TASK TO COMPLETE:
Beginning with the line that contains "this 600×397 image.", retype the entries below exactly, ending with the line that contains "this 1024×683 image.". Leave out any pictures.

MATERIAL TO PROCESS:

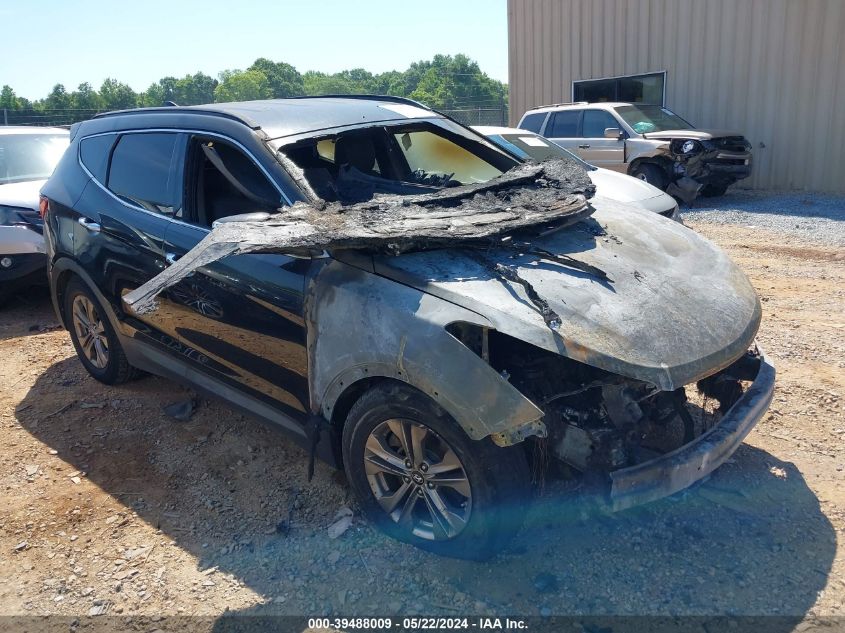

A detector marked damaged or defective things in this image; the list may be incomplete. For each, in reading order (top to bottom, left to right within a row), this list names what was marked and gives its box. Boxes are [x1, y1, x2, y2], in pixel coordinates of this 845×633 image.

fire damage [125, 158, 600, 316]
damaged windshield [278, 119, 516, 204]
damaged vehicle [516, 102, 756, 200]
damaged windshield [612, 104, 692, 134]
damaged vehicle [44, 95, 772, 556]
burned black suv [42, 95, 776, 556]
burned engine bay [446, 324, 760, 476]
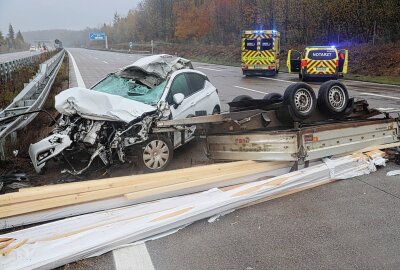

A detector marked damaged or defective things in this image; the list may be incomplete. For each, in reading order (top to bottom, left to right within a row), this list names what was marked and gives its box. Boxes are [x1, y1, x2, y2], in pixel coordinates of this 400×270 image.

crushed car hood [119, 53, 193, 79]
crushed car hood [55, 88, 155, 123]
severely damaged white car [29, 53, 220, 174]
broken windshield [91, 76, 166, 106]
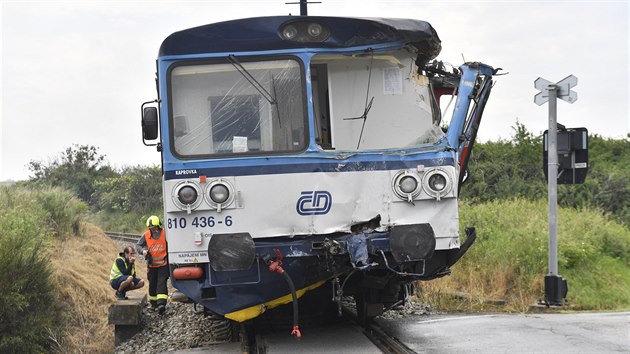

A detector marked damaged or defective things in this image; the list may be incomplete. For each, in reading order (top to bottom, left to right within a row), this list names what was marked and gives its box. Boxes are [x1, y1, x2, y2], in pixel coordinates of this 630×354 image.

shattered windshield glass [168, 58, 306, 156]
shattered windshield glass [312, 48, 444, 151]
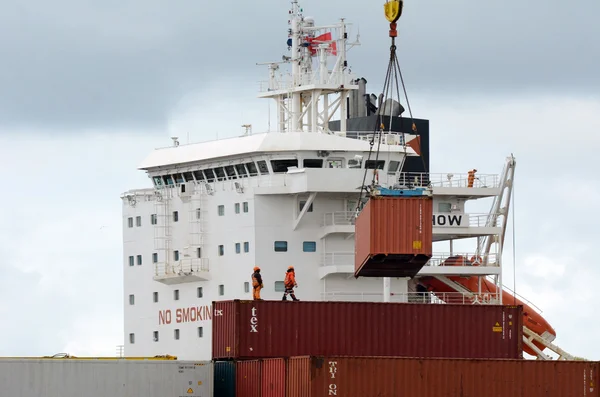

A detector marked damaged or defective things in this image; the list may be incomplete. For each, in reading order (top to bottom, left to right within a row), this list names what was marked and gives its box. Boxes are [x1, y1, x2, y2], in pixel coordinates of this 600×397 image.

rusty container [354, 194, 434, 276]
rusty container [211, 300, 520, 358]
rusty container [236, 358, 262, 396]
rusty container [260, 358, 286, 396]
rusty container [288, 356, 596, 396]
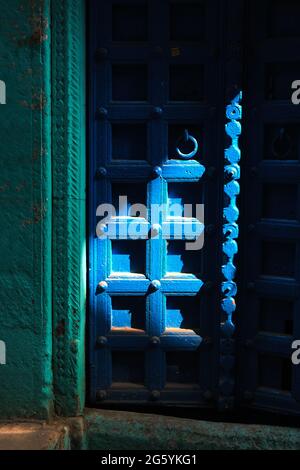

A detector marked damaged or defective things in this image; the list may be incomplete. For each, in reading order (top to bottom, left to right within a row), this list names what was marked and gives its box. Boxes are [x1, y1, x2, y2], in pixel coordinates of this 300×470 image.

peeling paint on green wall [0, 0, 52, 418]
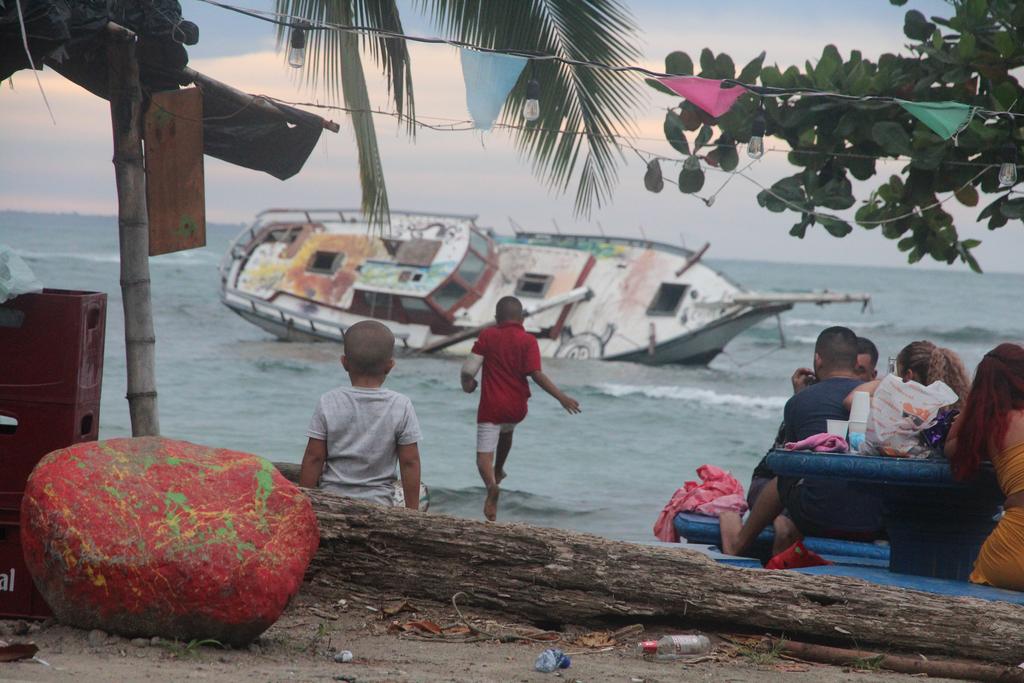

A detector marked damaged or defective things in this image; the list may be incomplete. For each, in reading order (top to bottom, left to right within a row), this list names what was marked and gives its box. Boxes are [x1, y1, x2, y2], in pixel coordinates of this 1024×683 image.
---
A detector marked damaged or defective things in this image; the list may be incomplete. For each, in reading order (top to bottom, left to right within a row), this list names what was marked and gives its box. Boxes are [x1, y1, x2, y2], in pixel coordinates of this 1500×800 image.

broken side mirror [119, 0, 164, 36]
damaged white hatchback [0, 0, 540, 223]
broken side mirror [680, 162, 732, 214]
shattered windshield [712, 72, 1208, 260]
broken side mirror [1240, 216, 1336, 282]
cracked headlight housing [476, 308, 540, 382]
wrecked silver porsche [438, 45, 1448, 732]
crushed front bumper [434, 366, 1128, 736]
--
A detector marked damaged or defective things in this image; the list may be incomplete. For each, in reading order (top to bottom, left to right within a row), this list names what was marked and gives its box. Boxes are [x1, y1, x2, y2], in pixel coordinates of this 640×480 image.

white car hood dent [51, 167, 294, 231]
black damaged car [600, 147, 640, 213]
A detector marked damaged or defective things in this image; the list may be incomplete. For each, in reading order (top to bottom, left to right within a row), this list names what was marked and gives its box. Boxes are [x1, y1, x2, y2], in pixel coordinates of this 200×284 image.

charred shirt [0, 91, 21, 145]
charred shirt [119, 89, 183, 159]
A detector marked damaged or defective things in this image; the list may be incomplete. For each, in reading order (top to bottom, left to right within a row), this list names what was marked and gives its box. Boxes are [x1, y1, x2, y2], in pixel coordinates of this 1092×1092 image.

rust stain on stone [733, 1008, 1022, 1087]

FINAL ANSWER:
A detector marked damaged or defective things in this image; the list may be incomplete. For each, in reading order (top to bottom, left to right within a row), this list names what was marked and gives its box. Boxes are [x1, y1, x2, y2], in pixel coordinates of this 600×397 image.

rusty container [354, 194, 434, 276]
rusty container [211, 300, 520, 358]
rusty container [236, 358, 262, 396]
rusty container [260, 358, 286, 396]
rusty container [288, 356, 596, 396]

A detector marked damaged or defective things in this image; the list may be incomplete. For each, in reading order (top to bottom, left to right within a row), this list names what was marked and gives its box. Boxes are [x1, y1, x2, y2], in pixel coordinates of this 300×470 image.

peeling paint on green wall [0, 0, 52, 418]

A detector marked damaged or defective things in this image; the list may be incomplete. For each, in reading order (top to bottom, left to right within a row), this list names what was marked and gives its box. Boxes are [x1, y1, x2, y2], in pixel coordinates of this 1024×683 image.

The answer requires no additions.